Meriggiare pallido e assorto
presso un rovente muro d'orto,
ascoltare tra i pruni e gli sterpi
schiocchi di merli, frusci di serpi.
  
Nelle crepe del suolo o su la veccia
spiar le file di rosse formiche
ch'ora si rompono ed ora s'intrecciano
a sommo di minuscole biche.
 
 
Osservare tra frondi il palpitare
lontano di scaglie di mare
mentre si levano tremuli scricchi
di cicale dai calvi picchi.
 
 
E andando nel sole che abbaglia
sentire con triste meraviglia
com'è tutta la vita e il suo travaglio
in questo seguitare una muraglia
che ha in cima cocci aguzzi di bottiglia.

Vi siete mai trovati a passeggiare d'estate lungo un muro di pietra, arroventato dalla canicola del meriggio? Lungo un orticello in campagna, o lungo il perimetro di una villa proiettata sul mare e nascosta dal verde, come spesso se ne vedono in costiera amalfitana?  Io sì, e ogni volta che ci ripenso mi torna in mente questa poesia di Montale, forse troppo bistrattata dall'uso che se ne fa nelle scuole, forse letta troppo di fretta, con la consapevolezza superficiale che "tanto già la conosco..." .

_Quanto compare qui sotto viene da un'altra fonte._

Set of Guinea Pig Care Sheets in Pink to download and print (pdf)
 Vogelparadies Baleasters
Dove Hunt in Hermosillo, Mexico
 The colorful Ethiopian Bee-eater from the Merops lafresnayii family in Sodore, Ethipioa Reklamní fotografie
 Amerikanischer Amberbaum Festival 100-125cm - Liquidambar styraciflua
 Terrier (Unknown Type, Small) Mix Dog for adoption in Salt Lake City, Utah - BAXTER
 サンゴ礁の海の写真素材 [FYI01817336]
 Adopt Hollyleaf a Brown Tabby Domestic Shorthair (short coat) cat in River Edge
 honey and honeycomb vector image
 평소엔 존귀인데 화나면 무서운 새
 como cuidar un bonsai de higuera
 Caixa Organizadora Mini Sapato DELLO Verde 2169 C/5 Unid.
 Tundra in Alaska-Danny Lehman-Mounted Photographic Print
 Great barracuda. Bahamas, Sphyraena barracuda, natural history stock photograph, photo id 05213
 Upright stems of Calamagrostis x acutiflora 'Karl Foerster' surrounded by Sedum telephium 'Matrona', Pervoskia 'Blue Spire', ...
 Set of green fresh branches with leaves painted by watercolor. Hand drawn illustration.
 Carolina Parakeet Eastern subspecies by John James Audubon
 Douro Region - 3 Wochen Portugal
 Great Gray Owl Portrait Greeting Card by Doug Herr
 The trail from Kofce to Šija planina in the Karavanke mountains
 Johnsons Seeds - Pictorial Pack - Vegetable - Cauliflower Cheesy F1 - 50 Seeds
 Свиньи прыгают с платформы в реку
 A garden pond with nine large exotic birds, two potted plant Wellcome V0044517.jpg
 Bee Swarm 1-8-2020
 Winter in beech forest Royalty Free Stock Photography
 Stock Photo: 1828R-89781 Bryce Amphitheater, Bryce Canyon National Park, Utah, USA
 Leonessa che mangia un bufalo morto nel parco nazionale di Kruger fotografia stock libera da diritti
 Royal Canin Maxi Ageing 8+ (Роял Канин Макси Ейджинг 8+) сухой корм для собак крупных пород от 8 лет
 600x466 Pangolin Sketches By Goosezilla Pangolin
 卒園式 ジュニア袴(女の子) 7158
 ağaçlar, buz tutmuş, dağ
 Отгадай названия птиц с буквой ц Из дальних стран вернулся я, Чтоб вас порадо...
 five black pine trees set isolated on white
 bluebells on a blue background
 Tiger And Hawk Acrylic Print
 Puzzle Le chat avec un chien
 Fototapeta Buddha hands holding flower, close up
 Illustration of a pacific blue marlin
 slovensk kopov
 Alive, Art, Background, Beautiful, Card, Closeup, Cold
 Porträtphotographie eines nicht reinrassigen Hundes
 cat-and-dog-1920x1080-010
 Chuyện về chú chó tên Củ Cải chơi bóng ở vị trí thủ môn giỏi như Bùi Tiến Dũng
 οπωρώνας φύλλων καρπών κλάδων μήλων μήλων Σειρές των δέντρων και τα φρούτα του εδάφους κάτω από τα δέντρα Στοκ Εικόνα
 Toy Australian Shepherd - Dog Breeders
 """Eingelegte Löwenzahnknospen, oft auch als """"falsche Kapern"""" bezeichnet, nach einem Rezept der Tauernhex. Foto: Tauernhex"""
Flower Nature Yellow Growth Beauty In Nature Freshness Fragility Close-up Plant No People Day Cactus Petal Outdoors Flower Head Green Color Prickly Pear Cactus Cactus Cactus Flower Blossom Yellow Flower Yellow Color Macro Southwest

Il meriggio è forse l'ora più favorevole tra tutte alla meditazione, spinge alla solitudine, alla riflessione, ancora di più se attorno si ha la natura semiaddormentata dalla calura estiva, immobile e densa di vita silenziosa. Il poeta non fa altro che focalizzare il suo occhio sugli aspetti più semplici e piccoli della terra, come le formiche , i rumori, i fruscii... Infine quelle "scaglie di mare" che si scorgono in lontananza, tra le fronde degli alberi, illuminate del sole, sfavillanti, palpitanti di un moto calmo e perpetuo.
Ma tra tutta la vita della natura spicca quella dell'uomo, colto improvvisamente da una "triste meraviglia", perchè la vita è dolore, travaglio infinito, e quella muraglia alla quale egli è appoggiato altro non è che il limite che lo separa dalla verità, dal trovare un senso a questo vagare senza meta, a questo dolore senza fine, tuttavia ancora una volta l'uomo è escluso dalla felicità, perchè quel muricciolo è invalicabile: sulla sua sommità ci sono infatti "cocci aguzzi di bottiglia" che feriscono chiunque osi tentare di scavalcarlo. E' la condizione umana che per sua natura è limitata, dolente. Montale ne ha semplicemente interpretato il senso profondo e le aspirazioni.